La Commune (Paris 1871), un film de Peter Watkins, Doriane films, 2001

Connaissez-vous la « Monoforme » ? En tout cas, elle vous est familière, trop familière, à votre insu… Selon l’inventeur de ce concept, le cinéaste anglais Peter Watkins, la Monoforme serait le schéma narratif dominant les productions audio-visuelles du XXIe siècle. Nous regardons un film, un téléfilm, voire un documentaire ou le journal télévisé, et nous sentons bien que l’on nous raconte toujours, sinon la même histoire, du moins le même squelette d’histoire, quels que soient sa chair et ses vêtements, téléguidant nos émotions et nos réactions. Afin de briser, par un contre-exemple radical, ces conventions qui standardisent, non seulement l’audiovisuel, mais l’imaginaire des spectateurs, Watkins a tenté une expérience hors norme : son film La Commune est un OVNI cinématographique. Œuvre exigeante de 6 heures, tournée à Montreuil dans les anciens studios de Georges Méliès, cette reconstitution d’une page sanglante de l’Histoire de France est à la fois une critique de la mémoire historique, et du traitement de l’actualité par les mass medias. La fidélité aux faits (Qu’en savons-nous ? Y avait-il des caméras ?) est le prétexte à une mise en abyme anachronique : on voit des reporters de télévision interroger des protagonistes de la Commune, et des acteurs en costume décrocher de leurs rôles pour évoquer l’héritage de cette insurrection, les comparant aux grèves de 1995. La médiathèque, lieu ressource qui tente à sa manière de résister à la Monoforme, propose à son public quelques films invisibles, et pour cause, à la télévision. La Commune (Paris 1871) en fait partie.

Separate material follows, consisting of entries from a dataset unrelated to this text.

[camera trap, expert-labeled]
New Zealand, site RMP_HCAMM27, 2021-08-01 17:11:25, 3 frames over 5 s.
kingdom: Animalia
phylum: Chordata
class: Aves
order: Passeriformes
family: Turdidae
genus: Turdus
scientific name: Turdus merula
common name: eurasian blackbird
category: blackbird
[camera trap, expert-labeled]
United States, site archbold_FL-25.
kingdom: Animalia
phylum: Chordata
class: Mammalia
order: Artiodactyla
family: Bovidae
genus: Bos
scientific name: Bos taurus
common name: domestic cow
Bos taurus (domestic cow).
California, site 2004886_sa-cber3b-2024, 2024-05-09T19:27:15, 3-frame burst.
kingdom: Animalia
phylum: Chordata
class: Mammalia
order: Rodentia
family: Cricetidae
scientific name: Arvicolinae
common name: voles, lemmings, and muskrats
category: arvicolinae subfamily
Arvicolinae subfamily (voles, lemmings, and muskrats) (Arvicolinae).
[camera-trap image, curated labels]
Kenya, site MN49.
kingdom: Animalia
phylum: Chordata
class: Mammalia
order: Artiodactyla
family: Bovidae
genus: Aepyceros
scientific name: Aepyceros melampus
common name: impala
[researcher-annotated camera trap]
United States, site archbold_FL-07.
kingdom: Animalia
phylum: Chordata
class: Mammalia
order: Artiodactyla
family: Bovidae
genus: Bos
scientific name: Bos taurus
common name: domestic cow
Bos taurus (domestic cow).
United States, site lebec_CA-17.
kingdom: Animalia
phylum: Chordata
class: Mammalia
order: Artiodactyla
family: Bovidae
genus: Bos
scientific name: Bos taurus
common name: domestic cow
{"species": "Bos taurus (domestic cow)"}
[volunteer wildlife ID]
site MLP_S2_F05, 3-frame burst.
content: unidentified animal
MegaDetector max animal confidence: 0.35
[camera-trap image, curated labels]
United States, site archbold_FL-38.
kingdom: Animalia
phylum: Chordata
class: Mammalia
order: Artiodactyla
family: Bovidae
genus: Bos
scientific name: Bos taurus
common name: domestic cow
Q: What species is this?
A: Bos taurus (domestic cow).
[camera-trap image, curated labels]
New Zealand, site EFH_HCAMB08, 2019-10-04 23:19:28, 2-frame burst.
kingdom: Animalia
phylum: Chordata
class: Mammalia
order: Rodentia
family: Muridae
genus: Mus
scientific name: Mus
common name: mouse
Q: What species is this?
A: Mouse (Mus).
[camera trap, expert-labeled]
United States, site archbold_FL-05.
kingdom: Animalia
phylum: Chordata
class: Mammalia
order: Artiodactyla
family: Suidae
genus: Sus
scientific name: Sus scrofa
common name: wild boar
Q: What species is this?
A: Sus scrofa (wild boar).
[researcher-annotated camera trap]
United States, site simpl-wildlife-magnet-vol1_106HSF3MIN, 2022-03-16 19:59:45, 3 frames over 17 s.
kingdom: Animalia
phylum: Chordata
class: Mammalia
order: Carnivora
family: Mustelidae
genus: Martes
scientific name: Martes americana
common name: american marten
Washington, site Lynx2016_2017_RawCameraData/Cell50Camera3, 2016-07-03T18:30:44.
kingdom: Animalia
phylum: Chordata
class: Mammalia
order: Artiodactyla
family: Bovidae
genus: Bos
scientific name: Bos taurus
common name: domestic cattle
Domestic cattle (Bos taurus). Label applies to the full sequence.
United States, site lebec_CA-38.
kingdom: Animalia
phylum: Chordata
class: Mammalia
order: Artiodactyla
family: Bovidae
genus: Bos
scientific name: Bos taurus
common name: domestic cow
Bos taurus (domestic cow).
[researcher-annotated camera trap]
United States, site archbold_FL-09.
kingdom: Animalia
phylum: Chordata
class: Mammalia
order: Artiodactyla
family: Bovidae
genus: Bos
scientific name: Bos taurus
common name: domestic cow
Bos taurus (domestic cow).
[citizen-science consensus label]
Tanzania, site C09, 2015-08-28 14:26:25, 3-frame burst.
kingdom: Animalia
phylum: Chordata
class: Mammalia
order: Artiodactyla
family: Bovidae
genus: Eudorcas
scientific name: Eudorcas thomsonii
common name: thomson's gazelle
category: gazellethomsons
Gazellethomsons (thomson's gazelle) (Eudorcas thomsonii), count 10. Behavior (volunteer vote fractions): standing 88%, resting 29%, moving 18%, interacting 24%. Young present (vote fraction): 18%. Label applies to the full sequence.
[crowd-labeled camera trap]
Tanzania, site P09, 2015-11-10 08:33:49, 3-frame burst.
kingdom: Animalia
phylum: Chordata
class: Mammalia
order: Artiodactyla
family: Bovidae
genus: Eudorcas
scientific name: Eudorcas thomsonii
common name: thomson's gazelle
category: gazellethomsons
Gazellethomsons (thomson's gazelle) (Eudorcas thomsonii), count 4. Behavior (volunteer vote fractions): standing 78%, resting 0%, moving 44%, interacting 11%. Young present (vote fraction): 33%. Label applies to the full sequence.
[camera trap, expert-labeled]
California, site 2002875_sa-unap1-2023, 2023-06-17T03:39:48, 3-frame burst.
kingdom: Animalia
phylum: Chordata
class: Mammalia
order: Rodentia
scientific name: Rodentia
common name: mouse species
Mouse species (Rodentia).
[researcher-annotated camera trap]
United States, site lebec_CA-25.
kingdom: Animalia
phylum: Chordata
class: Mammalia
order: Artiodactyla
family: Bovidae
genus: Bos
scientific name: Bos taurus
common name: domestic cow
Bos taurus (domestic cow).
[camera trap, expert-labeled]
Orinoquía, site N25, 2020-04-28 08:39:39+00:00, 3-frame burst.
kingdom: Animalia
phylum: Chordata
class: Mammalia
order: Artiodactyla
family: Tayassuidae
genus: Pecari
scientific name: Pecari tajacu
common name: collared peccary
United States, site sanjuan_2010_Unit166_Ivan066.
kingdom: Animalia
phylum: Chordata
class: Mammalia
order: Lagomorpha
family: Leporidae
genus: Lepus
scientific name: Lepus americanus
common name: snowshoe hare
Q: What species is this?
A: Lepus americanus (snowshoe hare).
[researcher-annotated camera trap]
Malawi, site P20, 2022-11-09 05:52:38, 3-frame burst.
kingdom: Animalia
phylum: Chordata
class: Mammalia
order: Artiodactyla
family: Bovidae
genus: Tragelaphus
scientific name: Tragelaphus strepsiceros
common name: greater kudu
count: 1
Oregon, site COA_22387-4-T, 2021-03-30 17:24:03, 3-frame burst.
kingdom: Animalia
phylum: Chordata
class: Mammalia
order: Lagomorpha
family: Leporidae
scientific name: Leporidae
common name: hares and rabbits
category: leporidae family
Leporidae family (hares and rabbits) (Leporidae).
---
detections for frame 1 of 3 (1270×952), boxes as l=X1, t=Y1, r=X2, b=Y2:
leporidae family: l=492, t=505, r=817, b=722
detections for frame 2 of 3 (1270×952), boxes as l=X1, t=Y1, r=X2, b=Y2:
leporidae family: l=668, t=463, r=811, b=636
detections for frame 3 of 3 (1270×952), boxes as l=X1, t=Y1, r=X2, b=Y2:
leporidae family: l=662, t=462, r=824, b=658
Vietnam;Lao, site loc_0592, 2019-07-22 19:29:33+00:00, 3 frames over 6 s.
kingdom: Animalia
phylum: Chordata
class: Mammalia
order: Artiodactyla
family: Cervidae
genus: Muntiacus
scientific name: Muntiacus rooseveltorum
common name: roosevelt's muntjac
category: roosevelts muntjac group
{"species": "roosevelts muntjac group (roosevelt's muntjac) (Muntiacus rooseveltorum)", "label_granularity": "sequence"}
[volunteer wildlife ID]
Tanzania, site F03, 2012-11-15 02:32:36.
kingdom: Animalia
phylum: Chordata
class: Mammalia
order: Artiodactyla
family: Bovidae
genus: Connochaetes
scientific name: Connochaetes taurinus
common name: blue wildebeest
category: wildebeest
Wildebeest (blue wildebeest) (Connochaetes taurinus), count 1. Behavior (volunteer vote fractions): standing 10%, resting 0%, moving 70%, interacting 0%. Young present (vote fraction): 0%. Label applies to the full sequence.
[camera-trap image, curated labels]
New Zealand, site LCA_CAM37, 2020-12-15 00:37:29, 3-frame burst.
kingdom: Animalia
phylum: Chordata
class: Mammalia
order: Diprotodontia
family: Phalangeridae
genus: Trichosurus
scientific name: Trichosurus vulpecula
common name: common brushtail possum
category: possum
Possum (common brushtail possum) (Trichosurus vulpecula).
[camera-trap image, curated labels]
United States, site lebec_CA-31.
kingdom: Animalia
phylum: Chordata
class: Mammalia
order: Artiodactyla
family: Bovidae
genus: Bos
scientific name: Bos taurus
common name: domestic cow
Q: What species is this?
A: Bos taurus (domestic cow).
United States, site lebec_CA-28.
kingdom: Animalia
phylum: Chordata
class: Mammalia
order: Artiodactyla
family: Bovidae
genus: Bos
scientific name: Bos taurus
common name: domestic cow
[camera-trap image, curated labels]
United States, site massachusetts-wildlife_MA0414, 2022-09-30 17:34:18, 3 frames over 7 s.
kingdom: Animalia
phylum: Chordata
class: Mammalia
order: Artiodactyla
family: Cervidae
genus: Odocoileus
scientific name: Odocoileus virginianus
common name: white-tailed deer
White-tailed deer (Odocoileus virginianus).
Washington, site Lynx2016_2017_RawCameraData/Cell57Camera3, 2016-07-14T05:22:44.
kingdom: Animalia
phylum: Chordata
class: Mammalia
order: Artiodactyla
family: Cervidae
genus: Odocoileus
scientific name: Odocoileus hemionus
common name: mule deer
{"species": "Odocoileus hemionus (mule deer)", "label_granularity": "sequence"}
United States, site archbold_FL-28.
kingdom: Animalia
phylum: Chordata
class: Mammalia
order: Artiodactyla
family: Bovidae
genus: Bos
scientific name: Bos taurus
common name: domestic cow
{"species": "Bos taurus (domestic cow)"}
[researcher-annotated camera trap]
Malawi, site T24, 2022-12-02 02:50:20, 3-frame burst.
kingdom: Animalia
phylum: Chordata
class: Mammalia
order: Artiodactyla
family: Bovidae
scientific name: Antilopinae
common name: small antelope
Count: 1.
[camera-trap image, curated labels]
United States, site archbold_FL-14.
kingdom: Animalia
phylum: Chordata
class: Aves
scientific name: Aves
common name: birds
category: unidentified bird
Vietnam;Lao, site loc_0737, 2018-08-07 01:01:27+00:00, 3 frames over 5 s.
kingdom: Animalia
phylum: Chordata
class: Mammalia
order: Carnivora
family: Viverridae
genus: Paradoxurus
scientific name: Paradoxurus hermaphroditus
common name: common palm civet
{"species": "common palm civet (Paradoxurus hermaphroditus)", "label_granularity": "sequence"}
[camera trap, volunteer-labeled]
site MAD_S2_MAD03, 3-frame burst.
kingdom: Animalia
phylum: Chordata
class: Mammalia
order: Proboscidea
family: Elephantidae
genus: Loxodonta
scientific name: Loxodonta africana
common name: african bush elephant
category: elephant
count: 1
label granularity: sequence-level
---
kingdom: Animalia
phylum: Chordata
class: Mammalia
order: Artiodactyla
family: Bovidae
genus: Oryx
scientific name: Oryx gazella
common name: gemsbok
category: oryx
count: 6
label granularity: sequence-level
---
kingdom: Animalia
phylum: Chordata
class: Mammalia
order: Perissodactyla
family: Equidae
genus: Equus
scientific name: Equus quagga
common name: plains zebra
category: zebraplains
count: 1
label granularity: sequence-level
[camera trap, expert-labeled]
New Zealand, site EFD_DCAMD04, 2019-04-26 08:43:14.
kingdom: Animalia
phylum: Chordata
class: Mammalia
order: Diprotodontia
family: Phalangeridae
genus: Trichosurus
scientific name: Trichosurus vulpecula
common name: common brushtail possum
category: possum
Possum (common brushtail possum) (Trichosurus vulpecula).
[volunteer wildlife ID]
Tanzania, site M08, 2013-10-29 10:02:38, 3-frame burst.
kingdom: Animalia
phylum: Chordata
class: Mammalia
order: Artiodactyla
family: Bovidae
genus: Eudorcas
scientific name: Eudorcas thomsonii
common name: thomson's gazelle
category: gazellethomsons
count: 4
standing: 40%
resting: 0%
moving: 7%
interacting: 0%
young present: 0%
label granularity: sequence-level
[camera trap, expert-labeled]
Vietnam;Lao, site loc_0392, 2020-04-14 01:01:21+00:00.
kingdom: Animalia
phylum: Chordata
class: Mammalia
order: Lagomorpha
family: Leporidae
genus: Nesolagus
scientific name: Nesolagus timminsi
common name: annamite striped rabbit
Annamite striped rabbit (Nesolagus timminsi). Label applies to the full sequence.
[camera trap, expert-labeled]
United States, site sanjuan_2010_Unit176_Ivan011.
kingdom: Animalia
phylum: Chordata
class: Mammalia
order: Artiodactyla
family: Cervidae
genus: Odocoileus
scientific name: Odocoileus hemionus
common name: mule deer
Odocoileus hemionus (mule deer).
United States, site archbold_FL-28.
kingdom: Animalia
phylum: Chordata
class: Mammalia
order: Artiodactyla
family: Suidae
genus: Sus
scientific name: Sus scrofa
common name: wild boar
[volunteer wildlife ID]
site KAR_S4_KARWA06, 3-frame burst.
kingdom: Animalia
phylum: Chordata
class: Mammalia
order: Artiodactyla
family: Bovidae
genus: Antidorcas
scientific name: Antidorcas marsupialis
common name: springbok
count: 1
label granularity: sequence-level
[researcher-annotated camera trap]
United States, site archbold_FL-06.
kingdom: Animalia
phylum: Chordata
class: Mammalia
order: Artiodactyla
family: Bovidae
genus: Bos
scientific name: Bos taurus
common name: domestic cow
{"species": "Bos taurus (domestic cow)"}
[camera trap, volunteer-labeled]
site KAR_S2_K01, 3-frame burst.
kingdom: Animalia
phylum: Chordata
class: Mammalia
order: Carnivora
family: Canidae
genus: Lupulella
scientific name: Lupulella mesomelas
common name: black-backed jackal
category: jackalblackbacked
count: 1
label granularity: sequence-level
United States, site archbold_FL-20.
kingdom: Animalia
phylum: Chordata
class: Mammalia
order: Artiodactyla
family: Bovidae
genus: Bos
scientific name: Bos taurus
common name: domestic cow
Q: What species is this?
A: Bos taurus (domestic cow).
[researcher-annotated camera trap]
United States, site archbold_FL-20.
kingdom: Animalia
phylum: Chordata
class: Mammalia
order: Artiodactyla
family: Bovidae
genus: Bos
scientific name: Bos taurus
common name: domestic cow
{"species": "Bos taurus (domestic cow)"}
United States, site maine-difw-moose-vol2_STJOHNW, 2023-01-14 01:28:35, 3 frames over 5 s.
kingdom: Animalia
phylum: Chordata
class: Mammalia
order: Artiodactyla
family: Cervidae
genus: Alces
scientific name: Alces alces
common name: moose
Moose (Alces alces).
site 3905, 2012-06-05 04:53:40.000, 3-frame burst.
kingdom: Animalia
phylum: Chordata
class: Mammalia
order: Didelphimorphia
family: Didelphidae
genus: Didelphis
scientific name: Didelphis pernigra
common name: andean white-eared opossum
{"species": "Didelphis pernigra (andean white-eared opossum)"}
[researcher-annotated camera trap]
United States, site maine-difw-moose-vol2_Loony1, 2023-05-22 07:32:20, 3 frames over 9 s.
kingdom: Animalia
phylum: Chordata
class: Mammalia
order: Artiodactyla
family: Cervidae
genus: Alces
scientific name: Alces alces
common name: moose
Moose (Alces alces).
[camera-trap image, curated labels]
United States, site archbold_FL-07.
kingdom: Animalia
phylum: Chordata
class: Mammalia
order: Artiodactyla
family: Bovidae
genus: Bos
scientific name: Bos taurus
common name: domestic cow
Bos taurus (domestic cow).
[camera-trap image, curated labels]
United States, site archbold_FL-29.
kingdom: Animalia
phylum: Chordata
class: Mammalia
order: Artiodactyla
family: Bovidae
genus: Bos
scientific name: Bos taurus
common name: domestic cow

Le petit fugitif, film de Morris Engel, Carlotta/SCEREN-CNDP (collection l’Eden cinéma), 2009.

L’édition en DVD de ce film réalisé en 1953 par le photographe Morris Engel est comme la découverte du chaînon manquant de l’histoire du cinéma : François Truffaut prétendait que la Nouvelle vague n’aurait pas existé sans le déclic offert par cette œuvre charnière et pourtant méconnue. De fait, Joey le petit fugitif ressemble à un cousin américain d’Antoine Doinel, héros d’un autre conte de l’enfance cruelle. Persuadé à la suite d’une mauvaise blague d’avoir tué accidentellement son grand frère, Joey, 7 ans, fugue une journée et une nuit dans le parc d’attraction de Coney Island. Livré à lui-même dans un monde voué au divertissement alors qu’il porte la culpabilité d’un faux crime de sang, il est filmé caméra au poing, à la manière d’un documentaire… Les bonus décrivent l’importance historique de ce film, l’influence de la photographie, le jeu de l’enfant, et l’histoire de la photographie aux Etats-Unis.